(EXTRACT TO READ Opens)

Reputation: 223
I am trying to print Unicode characters in C++. My Unicode characters are Old Turkic, I have the font. When I use a letter's code it gives me another characters. For example:
#include <iostream>
#include <string>
using namespace std;
int main()
{
string str = "\u10C00" // My character's unicode code.
cout << str << endl;
return 0;
}
This snipped gives an output of another letter with a 0
just after its end.
For example, it gives me this (lets assume that I want to print 'Ö' letter):
A0
But when I copied and pasted my actual letter to my source snippet, from character-map application in ubuntu, it gives me what I want. What is the problem here? I mean, I want use the character code way "\u10C00"
, but it doesn't work properly. I think this string is too long, so it uses the first 6 characters and pops out the 0
at the end. How can I fix this?

(EXTRACT TO READ Closes)
(RAW DATA Opens)

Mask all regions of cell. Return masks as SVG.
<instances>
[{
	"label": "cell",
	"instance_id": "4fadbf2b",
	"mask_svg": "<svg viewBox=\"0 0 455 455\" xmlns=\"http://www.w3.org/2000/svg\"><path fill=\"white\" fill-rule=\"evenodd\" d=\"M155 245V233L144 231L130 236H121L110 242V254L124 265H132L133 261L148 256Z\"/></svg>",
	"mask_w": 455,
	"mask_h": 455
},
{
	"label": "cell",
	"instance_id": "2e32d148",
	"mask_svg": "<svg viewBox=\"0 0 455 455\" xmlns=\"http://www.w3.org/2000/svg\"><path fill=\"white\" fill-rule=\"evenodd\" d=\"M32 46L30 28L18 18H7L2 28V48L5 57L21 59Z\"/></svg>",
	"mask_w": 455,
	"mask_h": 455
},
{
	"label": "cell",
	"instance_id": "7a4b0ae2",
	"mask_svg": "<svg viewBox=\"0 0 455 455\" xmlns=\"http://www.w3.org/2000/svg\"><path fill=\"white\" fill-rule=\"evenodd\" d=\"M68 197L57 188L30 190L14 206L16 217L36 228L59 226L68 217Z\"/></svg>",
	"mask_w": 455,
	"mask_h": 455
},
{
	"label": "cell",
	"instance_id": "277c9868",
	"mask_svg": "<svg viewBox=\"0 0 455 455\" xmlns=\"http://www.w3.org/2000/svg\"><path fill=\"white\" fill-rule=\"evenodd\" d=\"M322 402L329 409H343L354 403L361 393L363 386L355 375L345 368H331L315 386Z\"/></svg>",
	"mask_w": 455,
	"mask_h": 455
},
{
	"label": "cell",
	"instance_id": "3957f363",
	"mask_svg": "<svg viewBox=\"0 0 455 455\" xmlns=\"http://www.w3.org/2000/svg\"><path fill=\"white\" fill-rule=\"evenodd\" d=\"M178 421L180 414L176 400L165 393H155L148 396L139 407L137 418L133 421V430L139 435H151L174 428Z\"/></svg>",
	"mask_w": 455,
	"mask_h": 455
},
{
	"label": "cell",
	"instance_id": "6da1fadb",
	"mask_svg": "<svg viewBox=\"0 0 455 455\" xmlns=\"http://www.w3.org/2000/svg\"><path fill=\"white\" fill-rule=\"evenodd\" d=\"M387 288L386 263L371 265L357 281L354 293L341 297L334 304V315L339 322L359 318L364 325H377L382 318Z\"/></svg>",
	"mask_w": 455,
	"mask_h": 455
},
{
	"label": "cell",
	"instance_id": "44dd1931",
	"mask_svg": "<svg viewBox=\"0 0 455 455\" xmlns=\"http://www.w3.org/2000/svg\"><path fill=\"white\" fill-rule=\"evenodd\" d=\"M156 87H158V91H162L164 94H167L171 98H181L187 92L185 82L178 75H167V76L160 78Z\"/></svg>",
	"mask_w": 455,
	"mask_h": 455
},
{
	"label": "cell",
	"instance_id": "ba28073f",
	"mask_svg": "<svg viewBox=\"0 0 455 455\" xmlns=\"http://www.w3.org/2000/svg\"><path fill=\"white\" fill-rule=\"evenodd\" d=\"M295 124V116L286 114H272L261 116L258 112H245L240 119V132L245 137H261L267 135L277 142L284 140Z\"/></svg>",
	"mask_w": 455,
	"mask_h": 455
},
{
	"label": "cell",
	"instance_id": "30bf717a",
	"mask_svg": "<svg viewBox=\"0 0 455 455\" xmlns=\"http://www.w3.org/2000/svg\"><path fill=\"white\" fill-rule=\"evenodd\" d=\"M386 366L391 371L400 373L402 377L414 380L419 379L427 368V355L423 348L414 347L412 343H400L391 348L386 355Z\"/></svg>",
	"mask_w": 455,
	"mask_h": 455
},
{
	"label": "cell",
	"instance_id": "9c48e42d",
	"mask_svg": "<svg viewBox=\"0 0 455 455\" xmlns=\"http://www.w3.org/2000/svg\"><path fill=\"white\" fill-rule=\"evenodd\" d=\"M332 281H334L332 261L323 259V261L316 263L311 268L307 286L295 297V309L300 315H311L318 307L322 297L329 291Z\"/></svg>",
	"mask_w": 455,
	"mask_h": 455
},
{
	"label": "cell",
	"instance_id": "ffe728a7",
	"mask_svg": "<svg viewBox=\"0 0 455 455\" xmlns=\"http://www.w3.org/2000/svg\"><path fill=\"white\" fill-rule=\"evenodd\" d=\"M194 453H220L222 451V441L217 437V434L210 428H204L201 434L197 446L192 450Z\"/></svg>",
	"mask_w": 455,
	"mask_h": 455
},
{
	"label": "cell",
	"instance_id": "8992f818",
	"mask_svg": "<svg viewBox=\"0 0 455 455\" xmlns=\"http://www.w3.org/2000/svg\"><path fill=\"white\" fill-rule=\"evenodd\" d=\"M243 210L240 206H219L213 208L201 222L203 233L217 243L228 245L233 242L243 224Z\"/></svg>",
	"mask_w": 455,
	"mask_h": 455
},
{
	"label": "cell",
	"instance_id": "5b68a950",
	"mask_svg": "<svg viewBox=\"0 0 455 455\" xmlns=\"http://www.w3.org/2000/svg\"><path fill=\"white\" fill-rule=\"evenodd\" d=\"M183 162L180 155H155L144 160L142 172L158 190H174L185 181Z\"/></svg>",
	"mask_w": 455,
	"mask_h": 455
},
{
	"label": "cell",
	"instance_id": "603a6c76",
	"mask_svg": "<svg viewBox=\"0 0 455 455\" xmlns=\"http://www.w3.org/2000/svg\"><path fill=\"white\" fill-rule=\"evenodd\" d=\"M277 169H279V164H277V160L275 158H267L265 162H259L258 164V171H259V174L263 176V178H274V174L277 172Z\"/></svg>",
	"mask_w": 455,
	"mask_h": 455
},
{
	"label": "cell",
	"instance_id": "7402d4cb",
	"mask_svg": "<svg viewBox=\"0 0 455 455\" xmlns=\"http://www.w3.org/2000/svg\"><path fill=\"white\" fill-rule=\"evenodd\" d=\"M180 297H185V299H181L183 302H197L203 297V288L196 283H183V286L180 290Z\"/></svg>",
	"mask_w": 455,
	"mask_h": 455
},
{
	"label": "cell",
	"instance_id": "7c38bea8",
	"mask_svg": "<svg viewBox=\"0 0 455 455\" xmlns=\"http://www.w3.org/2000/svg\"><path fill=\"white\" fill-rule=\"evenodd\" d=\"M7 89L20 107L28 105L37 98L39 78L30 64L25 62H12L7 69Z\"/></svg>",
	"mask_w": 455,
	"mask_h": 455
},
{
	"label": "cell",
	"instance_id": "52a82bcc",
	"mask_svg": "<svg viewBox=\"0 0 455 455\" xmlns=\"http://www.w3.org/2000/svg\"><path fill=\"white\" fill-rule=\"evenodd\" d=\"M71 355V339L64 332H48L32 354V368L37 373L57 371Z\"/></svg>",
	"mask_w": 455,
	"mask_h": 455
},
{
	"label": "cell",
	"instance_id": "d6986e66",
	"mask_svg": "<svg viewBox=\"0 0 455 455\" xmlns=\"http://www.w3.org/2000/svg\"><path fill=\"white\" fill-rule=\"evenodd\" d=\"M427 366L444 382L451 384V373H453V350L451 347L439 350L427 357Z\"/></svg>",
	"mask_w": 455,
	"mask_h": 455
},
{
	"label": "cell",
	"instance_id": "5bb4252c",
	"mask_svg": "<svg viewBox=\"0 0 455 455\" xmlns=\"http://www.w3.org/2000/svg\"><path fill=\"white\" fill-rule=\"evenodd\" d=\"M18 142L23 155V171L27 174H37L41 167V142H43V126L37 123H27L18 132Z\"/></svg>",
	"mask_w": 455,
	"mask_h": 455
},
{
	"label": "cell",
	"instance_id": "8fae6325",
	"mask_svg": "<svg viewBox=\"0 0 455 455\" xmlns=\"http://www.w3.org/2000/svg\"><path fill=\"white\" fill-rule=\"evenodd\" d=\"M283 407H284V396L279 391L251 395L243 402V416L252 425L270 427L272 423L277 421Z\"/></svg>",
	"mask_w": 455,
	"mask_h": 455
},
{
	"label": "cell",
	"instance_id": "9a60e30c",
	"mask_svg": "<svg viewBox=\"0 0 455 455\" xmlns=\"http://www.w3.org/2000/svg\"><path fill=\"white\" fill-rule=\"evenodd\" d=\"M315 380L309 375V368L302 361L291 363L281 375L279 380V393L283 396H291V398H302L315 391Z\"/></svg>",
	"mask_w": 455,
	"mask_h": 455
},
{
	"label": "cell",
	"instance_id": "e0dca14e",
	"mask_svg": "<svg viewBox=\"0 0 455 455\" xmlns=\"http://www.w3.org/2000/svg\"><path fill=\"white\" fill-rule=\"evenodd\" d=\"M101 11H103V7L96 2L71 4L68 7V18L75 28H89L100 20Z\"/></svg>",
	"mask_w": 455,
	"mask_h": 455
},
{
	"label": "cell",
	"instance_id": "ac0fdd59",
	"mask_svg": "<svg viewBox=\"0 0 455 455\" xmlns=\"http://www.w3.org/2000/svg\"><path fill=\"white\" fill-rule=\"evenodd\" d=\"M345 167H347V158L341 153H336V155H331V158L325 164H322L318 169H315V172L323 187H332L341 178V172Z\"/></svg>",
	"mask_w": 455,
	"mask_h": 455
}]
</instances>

(RAW DATA Closes)

__WHAT IS EXPECTED__
Extend the question about printing Old Turkic characters in C++, picking up after its final sentence.

__RESULT FOR THIS EXERCISE__
Upvotes: 1
Views: 133
Reputation: 4838
After escape /u
must be exactly 4 hexadecimal characters. If you need more, you should use /U
. The second variant takes 8 characters.
Example:
"\u00D6" // 'Ö' letter
"\u10C00" // incorrect escape code!
"\U00010C00" // your character
Upvotes: 2
Reputation: 6137
std::string
does not really support unicode, use std::wstring
instead.
but even std::wstring
could have problems since it does not support all sizes.
an alternative would be to use some external string class such as Glib::ustring
if you use gtkmm or QString
in case of Qt.
Almost each GUI toolkit and other libraries provide it's own string class to handle unicode.